* Work to be completed *
Write the material out again exactly as it stands.

Collected data entries
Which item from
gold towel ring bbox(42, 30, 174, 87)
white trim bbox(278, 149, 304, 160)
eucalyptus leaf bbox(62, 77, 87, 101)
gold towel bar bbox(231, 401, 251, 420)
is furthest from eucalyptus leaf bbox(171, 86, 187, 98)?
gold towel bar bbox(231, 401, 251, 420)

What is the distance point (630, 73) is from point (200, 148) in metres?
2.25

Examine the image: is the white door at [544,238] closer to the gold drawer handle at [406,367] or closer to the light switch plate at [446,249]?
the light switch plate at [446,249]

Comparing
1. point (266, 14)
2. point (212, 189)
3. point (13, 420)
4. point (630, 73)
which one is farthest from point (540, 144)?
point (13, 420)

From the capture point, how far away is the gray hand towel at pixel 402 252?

* Task result *
Which item from
gold towel ring bbox(42, 30, 174, 87)
white trim bbox(278, 149, 304, 160)
eucalyptus leaf bbox(62, 77, 87, 101)
gold towel bar bbox(231, 401, 251, 420)
is furthest from eucalyptus leaf bbox(171, 86, 187, 98)?
gold towel bar bbox(231, 401, 251, 420)

What is the distance point (630, 73) is from point (200, 148) in metres?
2.25

Examine the image: is the white door at [544,238] closer to the gold drawer handle at [406,367] or closer to the light switch plate at [446,249]?
the light switch plate at [446,249]

Comparing
1. point (266, 14)
2. point (212, 189)
3. point (13, 420)
4. point (630, 73)
which one is farthest from point (540, 144)?
point (13, 420)

From the capture point, how far away is the gray hand towel at pixel 402 252?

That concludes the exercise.